In the afternoon I tried to watch some Instagram stories. There I saw many people celebrating, but from home, also some churches that were still able to hold Easter ceremonies but outdoors, so that people could keep the necessary distance between each other. It was still great, despite the hard times, and I even enjoyed it. I was also immensely pleased to see decorated eggs on the Internet, since this is a tradition widely followed in Russia—to decorate eggs and pies. I also received holiday photos from some of my Russian acquaintances.
It was amazing, I really love these traditions. The night came and we all fell asleep calmly and in high spirits, hoping that the new day and the new week would be better.
It’s not every morning that we get up in a good mood and it’s not even every morning that we can explain our reasons for feeling low. And yes —today I woke up like a lion, with no mood and my entire body tense, I felt like some pregnant elderly lady. I reflected on this a bit and thought —what if I were to become the first pregnant man in the world? If so, then surely a large reward would be due. These thoughts amused me and now I think I can finally start the day in peace and make up for the lost good mood.
As always, I was at home, doing nothing and watching my neighbors. I worked a bit on my next video. And I don't even want to know what's going on in the world —I already know that I won't find anything positive in the news. In fact, today we (my neighbors and I) shared our feelings about how much we were actually missing the world outdoors. Everyone said anything that was coming to their mind. I believe I miss my work most: I was already starting to get used to it, I felt comfortable there because everyone liked me. In the course of at least a month and a half of me working there, no one ever rejected me.
I also miss walks that I had already started to take around the city. And I am starting to miss them even more, because now the weather is good—it’s perfect for walking. But what I definitely don't miss now is public transport: I never take a seat there, always giving priority to the elderly.
Here I'm talking about all sorts of nonsense, because I have had a pretty ordinary day today.
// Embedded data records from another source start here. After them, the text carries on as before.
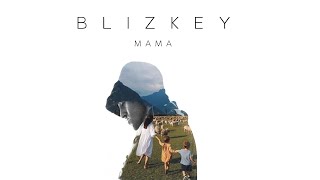 Blizkey - Мама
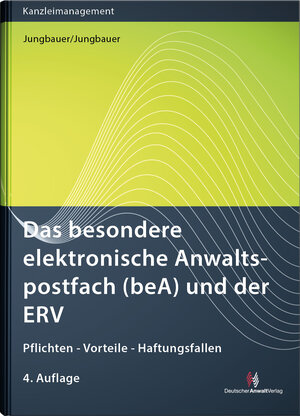 Buchcover Das besondere elektronische Anwaltspostfach (beA) und der ERV | Sabine Jungbauer | EAN 9783824016556 | ISBN 3-8240-1655-9 | ISBN 978-3-8240-1655-6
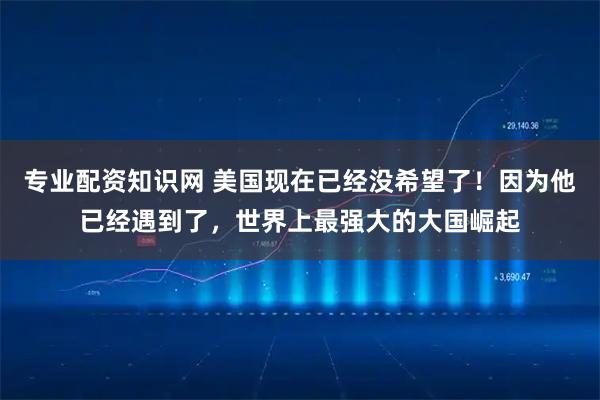 专业配资知识网 美国现在已经没希望了！因为他已经遇到了，世界上最强大的大国崛起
Refugees are still in a distressing situation. Everyone is watching the time pass, praying for better days. I spent a quiet day with my neighbors. When it got dark, everyone was under their blankets— I hope I will have good dreams. Well, see you tomorrow —one more day in isolation.
It's great to see a new morning but it's always a little sad: we won't be able to either enjoy it or become a part of it.
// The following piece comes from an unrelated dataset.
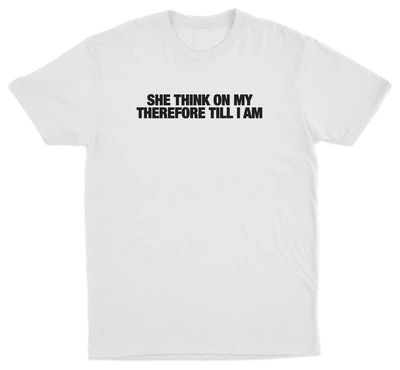 She Think On My Therefore Till I Am T-Shirt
My day began as usual with thoughts that I cannot explain. Such thoughts constantly haunt me. I think I have a stomach ache so I have to go to the pharmacy again today. The self-isolation regime was extended for another two weeks. It's getting really hard now and all my flatmates are wondering about how to survive till the end of isolation.
I was at the pharmacy where I got some vitamins, because for several days I have not been able to eat normally. The sun was shining on my way back and I did not hurry to return home taking my time to enjoy it. Then I returned to the apartment. During the day, nothing special happened: we were just counting the days until the end of the self-isolation regime.
People are becoming more and more aggressive and tense, to the point where we can't joke the way we used to. One feels an increasing arrogance in our habits and it is getting really scary. . I pray for all of this to end. I am not interested in lifting the isolation regime, I am interested in the end of the pandemic. I want everything to return to normal, so that we all can taste the summer, which is almost here now.
It got dark. I watched a part of the news program and fell asleep as I usually do after finishing a drama movie. We are staying home… Thank you.